Biden, whose term ends soon, has offered strong support to Israel since Hamas-led gunmen attacked Israel in October 2023, killing 1,200 people and taking more than 250 hostages.

More than 43,500 Palestinians have been killed in Gaza since then. Gaza has been reduced to a wasteland of destroyed buildings and piles of rubble, where more than 2 million Gazans are seeking shelter as best they can.

State Department spokesman Matthew Miller said in a Nov. 4 briefing that despite Israel’s steps to increase access to aid, the results on the ground in Gaza were not good enough.

Blinken, in a meeting with Israeli Strategic Affairs Minister Ron Dermer on Monday, also stressed the need for Israel’s measures to lead to improvements on the ground.

Patel declined to say why Washington chose to base its assessment on Israel’s measures to address the problems, rather than results on the ground, which US officials have repeatedly said would be their measuring stick.

ISRAEL’S STEPS

On Tuesday, Patel said Israel had taken some steps, including reopening the Erez crossing, waiving some customs requirements and opening additional delivery routes into Gaza.

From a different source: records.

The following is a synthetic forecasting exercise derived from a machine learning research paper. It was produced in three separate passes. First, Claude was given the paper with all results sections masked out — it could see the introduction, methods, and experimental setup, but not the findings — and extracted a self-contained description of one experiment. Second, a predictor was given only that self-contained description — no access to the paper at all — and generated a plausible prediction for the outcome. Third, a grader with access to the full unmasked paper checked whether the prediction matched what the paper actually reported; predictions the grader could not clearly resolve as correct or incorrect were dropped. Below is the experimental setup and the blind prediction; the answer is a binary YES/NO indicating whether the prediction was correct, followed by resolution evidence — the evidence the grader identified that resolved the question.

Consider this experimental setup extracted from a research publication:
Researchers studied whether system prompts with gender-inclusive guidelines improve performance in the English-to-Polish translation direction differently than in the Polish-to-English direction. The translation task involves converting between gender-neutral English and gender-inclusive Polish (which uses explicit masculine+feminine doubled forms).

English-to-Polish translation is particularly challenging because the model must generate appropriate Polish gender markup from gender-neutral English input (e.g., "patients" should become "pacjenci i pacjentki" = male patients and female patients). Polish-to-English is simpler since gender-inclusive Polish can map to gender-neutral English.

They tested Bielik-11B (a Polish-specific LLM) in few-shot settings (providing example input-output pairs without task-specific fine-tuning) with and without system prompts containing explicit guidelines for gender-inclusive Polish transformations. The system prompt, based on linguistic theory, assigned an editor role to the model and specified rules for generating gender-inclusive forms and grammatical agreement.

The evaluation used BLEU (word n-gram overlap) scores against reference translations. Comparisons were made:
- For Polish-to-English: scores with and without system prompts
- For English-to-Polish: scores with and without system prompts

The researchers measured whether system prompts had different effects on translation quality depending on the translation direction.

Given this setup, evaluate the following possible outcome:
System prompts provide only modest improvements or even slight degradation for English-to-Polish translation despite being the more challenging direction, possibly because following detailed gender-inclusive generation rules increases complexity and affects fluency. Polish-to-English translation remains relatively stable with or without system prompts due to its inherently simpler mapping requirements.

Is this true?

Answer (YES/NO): NO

COGAT, the Israeli military agency that handles Palestinian civilian affairs, on Sunday published a list of Israeli humanitarian efforts over the past six months, “highlighting recent initiatives and detailing plans to sustain support for Gaza as winter approaches.”

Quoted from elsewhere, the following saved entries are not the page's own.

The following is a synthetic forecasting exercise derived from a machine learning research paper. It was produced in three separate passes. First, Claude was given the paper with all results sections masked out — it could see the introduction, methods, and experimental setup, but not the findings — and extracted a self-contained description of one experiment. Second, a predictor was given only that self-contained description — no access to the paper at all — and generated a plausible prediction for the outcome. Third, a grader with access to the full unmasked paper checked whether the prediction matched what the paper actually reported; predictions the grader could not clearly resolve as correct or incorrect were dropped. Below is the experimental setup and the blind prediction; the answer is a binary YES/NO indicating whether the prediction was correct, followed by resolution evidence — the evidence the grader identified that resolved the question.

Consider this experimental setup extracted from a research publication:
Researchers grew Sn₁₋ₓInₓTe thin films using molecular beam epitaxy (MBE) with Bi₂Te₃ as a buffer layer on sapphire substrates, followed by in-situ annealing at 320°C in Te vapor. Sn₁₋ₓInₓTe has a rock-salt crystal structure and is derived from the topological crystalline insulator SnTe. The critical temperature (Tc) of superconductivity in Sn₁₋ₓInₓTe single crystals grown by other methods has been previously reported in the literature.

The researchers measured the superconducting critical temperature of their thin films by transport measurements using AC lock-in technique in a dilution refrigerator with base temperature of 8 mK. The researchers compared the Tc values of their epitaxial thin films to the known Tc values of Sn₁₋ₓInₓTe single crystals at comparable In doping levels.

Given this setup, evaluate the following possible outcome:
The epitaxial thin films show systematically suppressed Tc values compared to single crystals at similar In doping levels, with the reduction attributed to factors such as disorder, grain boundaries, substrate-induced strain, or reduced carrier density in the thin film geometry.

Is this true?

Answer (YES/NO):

Israel’s ambassador to the UN, Danny Danon, welcomed the State Department’s statement. “We are working very closely with our allies in Washington,” he told reporters. “I did a lot. We worked very hard to support the humanitarian needs in Gaza.”

“It’s a challenge… because on the other side you have Hamas. So even if we allow the trucks to pass the checkpoints, Hamas will hijack the trucks and sometimes even when we do 100%, we can’t guarantee the results” , he added. .

The US deadline expired just days after global food security experts said there was a “strong likelihood that famine is imminent” in parts of northern Gaza as Israel pursues a military offensive against Hamas militants in the area.

For more than a month, Israeli forces have pushed deeper into northern Gaza, surrounding hospitals and shelters and displacing new waves of people in an operation they say is designed to prevent Hamas fighters from regrouping.